Personal information
- Full name: James Gordon Krakouer
- Nickname: Jim
- Born: 13 October 1958 (age 67) Mount Barker, Western Australia
- Original team: North Mt Barker
- Height: 167 cm (5 ft 6 in)
- Weight: 67 kg (148 lb)

Playing career^{1}
- Years: Club / Games (Goals)
- 1977–1981: Claremont / 88 (214)
- 1982–1989: North Melbourne / 134 (229)
- 1990–1991: St Kilda / 13 (7)
- Total:  / 235 (450)
- ^{1} Playing statistics correct to the end of 1991.

= Jim Krakouer =

Australian rules footballer, born 1958

James Gordon Krakouer (born 13 October 1958) is a former Australian rules footballer who played in the 1980s and '90s for North Melbourne and St Kilda in the VFL and Claremont in the WAFL. He is renowned for his quickness, skill, courageous play, and his ability to pass to his brother Phil from seemingly almost any position. His career, however, has been overshadowed by his extensive criminal history.

He is the father of former Richmond and Collingwood AFL player Andrew Krakouer.
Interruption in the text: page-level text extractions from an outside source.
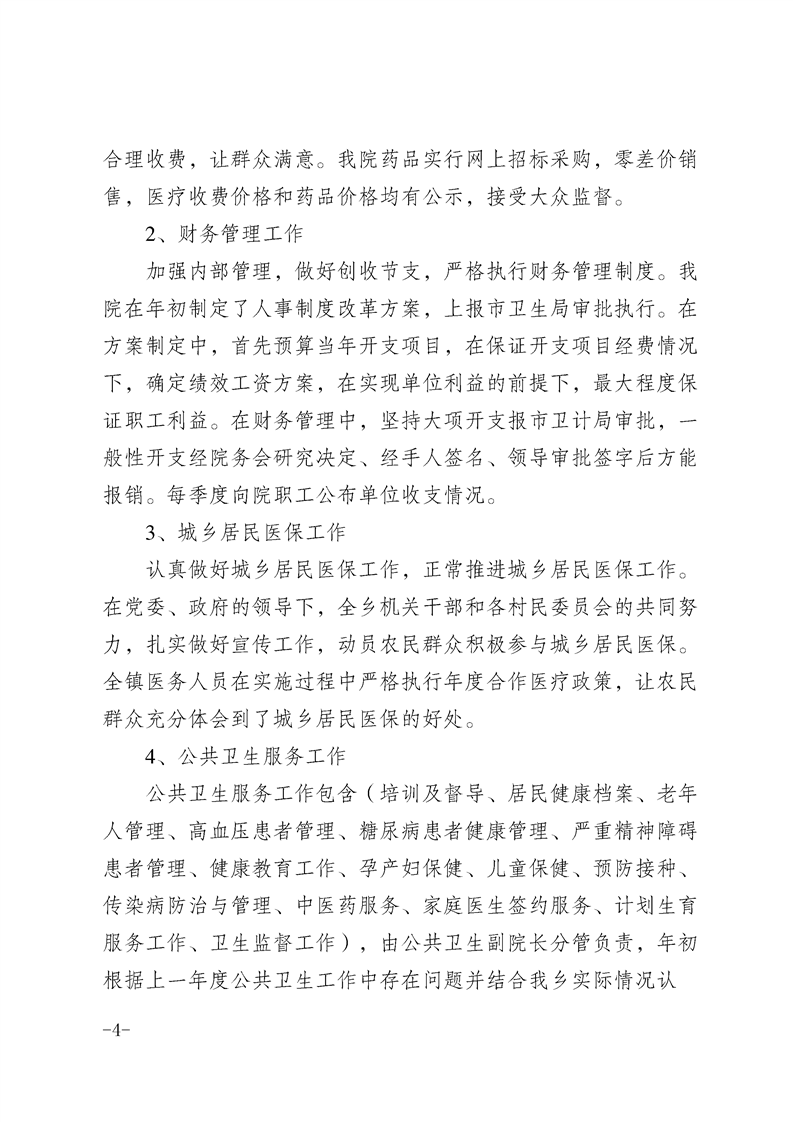 合理收费，让群众满意。我院药品实行网上招标采购，零差价销售，医疗收费价格和药品价格均有公示，接受大众监督。

2、财务管理工作

加强内部管理，做好创收节支，严格执行财务管理制度。我院在年初制定了人事制度改革方案，上报市卫生局审批执行。在方案制定中，首先预算当年开支项目，在保证开支项目经费情况下，确定绩效工资方案，在实现单位利益的前提下，最大程度保证职工利益。在财务管理中，坚持大项开支报市卫计局审批，一般性开支经院务会研究决定、经手人签名、领导审批签字后方能报销。每季度向院职工公布单位收支情况。

3、城乡居民医保工作

认真做好城乡居民医保工作，正常推进城乡居民医保工作。在党委、政府的领导下，全乡机关干部和各村民委员会的共同努力，扎实做好宣传工作，动员农民群众积极参与城乡居民医保。全镇医务人员在实施过程中严格执行年度合作医疗政策，让农民群众充分体会到了城乡居民医保的好处。

4、公共卫生服务工作

公共卫生服务工作包含（培训及督导、居民健康档案、老年人管理、高血压患者管理、糖尿病患者健康管理、严重精神障碍患者管理、健康教育工作、孕产妇保健、儿童保健、预防接种、传染病防治与管理、中医药服务、家庭医生签约服务、计划生育服务工作、卫生监督工作），由公共卫生副院长分管负责，年初根据上一年度公共卫生工作中存在问题并结合我乡实际情况认

-4-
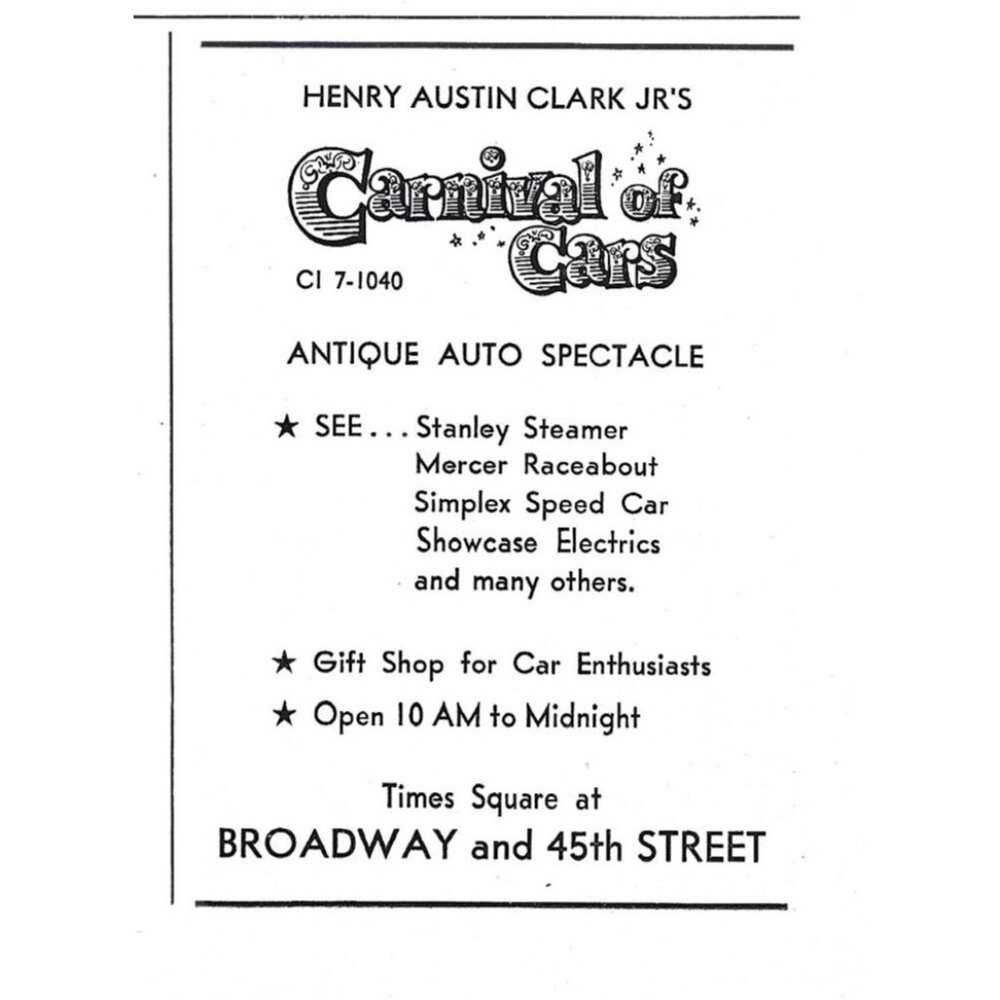 HENRY AUSTIN CLARK JR'S

Carnival of Cars

CI 7-1040

ANTIQUE AUTO SPECTACLE

★ SEE . . . Stanley Steamer
Mercer Raceabout
Simplex Speed Car
Showcase Electrics
and many others.

★ Gift Shop for Car Enthusiasts

★ Open 10 AM to Midnight

Times Square at

BROADWAY and 45th STREET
==Early life in Mount Barker==
Krakouer made his senior football debut for North Mount Barker in 1974 at the age of 15, kicking five goals. In September 1974, Jim and a cousin were charged with rape, and despite claiming that the sex was consensual, they were convinced by their lawyer to plead guilty and were sentenced to two years imprisonment, with a six-month minimum. They were incarcerated in a juvenile prison 300 kilometres from Mount Barker in Bunbury. Upon his release, Krakouer returned to Mount Barker and, despite having missed a third of the football season, won the league's best and fairest award by five votes. The following year, only three weeks after gaining his driver's licence, he crashed his car into a road worker and was found guilty of dangerous driving causing death and sentenced to 18 months in jail. While in prison, this time near Mount Barker, he was once allowed to play football for North Mount Barker on day release, but this caused outrage in the Albany community.

==Claremont career==
Krakouer moved to Perth to play for Claremont in the WAFL in 1977. At first, he played in the junior Colts team, but by July the league team's poor form had prompted the club president Wal Maskiell to ask that Krakouer be given a game in the league team. He performed well and maintained his position in the side for the rest of the season. In 1978, his brother Phillip joined him at Claremont, and they both had a successful season. Jim was named in the state squad, and Phil scored more goals than any other debutant. Jim made his interstate debut in 1979, a year before Phil. They played their first state game together in 1981, in an 87-point win over South Australia, with Jim and Gary Buckenara sharing the Simpson Medal as best players.

In October 1981, in Jim and Phil's last game for Claremont, they were part of Claremont's WAFL Premiership side, beating the 1980 premiers South Fremantle.

== North Melbourne career==

After being pursued by Geelong and North Melbourne, the Krakouer brothers signed with North Melbourne on a three-year contract worth a total of $750,000 ($2,788,132 in 2021 terms). The main reasons for choosing the Kangaroos over Geelong were due to Western Australian football legend Barry Cable being the North Melbourne coach and the contract payments being guaranteed rather than performance-based.

In their second season in the VFL, Jim and Phil both kicked 44 goals and shared the leading goalkicker award at North Melbourne. Jim was awarded the Syd Barker Medal for club best and fairest in 1986 and topped the goalkicking again in 1986 and 1988. Phil was the leading goalkicker in 1985 and 1987.

The Krakouer brothers were praised for their highly skilful play and the manner in which they often passed to each other from almost any position. In one match report in 1986, they were referred to as the "Pelé and Maradona of the VFL".

Jim Krakouer was named in the Indigenous Team of the Century in 2005.

==Legal proceedings==
In 1974, Krakouer, at the age of 16, was convicted of rape in Albany Court; despite maintaining the sex was consensual. He was convicted in the same court of driving causing death in 1976.
In 1985, Krakouer was convicted of 26 counts of sexual penetration of a minor, assault, abduction and unlawful imprisonment. Despite being very well paid during his career, Krakouer was a problem gambler and frittered away all of his money. Consequently, Krakouer turned to crime to get by. In 1996, Krakouer was convicted and imprisoned for 16 years for his part in a drug-trafficking scheme transporting amphetamines from Melbourne to Perth. Having served nine years of his sentence, he was released on work release in August 2004. He has also had restraining orders held against him due to his violent behaviour.

In September 2023, Jim and Phil Krakouer, along with six other former AFL players who played football between 1975 and 2022, launched a class action lawsuit against the AFL in the Supreme Court of Victoria, alleging that the AFL failed to protect players from racial abuse on the field.